Later the same month, Coleman announced the addition of $15 million to NZ On Air’s contestable pool of funds for the production of premium New Zealand content on the nation’s free-to-air TV networks. His new Platinum Fund was simply a quid-pro-quo for the removal of charter funding from TVNZ. Two years later, it is still an open question if the Platinum Fund has made any more impact on the quality, quantity or diversity of programme content than the charter funding it replaced.
While this was going on, SKY was quietly screwing a discount price for Prime’s distribution on the Freeview satellite and terrestrial transmission system, and Mediaworks was facing the grim reality of finding $43 million by October 2010 to renew its radio networks’ spectrum licences for the next 20 years.
Mediaworks revved up the commercial radio industry to lobby communications minister Joyce to give them a break in hard times. In October 2009, Joyce gave the industry the relief that Ironbridge- Mediaworks wanted: an interest-bearing five year time payment plan for spectrum licences instead of the original up-front, lump sum payment previously agreed.
Within two months of the announcement, Ironbridge was able to restructure its balance sheet, reduce its senior bank debt to a mere $387 million and trim its annual interest bill by $19 million. The myth that the switch to time payment was a radio industry lifesaver has been exploded by documentation obtained under the Official Information Act. TVNZ reported that of the $43.6 million worth of spectrum licence fees switched to time payment, $43.3 million went on providing relief for Mediaworks’ radio stations. That makes Mediaworks the lame duck that picked up the golden egg from the government goose.
Meantime, TVNZ and SKY were expanding their partnership and the menu for SKY subscribers. In March last year, TVNZ provided SKY with an exclusive Heartland channel – featuring repeat screenings from its archive of taxpayer-supported local dramas, comedies, and reality shows.
Then TVNZ convinced Dr Coleman that it should convert non-commercial TVNZ6 into the recently-launched, commercial , youth focused U channel – a move to capture an audience that Mediaworks had abandoned by dropping its youth-focused C4 music-based format and replacing it with FOUR, a more direct, mainstream competitor for TVNZ 2.
The final nail in the coffin of non-commercial public service television broadcasting at TVNZ was its decision to drop TVNZ7 as soon as the Government funding commitment runs out next year. That sound you hear is $79 million of your money flushing down the drain in another unfortunate taxpayer-funded broadcasting experiment.
So, with the millions of dollars of your money making little visible difference to the diet offered by the advertiser-dependent free-to-air television networks, you have to ask: is there a better way?
The answer is yes – and the model is the Maori Television Service. MTS is largely taxpayer-funded [about 90% of its income]. It delivers two networks on an operating budget of $36.5 million a year – less than half the current NZ On Air spends on funding public service television content across the major free-to-air networks.

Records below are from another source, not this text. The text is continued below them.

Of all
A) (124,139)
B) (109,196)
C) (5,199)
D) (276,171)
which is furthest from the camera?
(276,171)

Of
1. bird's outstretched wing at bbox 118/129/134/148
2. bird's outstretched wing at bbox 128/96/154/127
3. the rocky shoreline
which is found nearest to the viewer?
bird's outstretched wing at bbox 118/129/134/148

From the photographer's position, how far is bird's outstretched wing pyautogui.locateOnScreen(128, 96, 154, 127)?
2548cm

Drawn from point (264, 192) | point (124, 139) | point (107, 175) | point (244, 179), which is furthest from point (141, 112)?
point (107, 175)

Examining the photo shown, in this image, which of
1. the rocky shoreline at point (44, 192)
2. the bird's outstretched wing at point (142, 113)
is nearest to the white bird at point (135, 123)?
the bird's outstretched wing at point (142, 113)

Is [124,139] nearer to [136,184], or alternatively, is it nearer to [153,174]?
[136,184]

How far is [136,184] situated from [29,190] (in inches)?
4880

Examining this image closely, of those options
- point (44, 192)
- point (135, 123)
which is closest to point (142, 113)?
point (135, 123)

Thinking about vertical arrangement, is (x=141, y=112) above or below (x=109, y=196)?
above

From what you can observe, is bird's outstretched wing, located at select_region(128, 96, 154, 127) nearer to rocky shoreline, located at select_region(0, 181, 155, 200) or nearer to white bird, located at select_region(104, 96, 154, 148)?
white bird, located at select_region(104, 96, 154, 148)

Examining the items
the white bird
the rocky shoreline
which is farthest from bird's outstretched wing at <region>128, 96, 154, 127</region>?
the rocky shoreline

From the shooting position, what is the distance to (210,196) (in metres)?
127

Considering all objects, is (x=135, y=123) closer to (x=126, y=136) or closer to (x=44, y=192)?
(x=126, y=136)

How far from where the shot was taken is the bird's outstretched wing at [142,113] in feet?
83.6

More than 50 percent of MTS prime time content is in Maori – that’s a much higher ratio of local content than we see in prime time on the major networks. It grew its audience by nine percent last year, and it led the charge to provide free-to-air coverage of the Rugby World Cup.
Now we know where to go if we want to find Maori content on television. It would be great to know where to go if we want to find more general New Zealand content on television. The solution is staring us in the face – and it would actually cost less than propping up the current major players.
Declaration of interest: David Beatson is a former chair of NZ On Air and hosts a weekly current affairs programme on Stratos / Triangle television channels.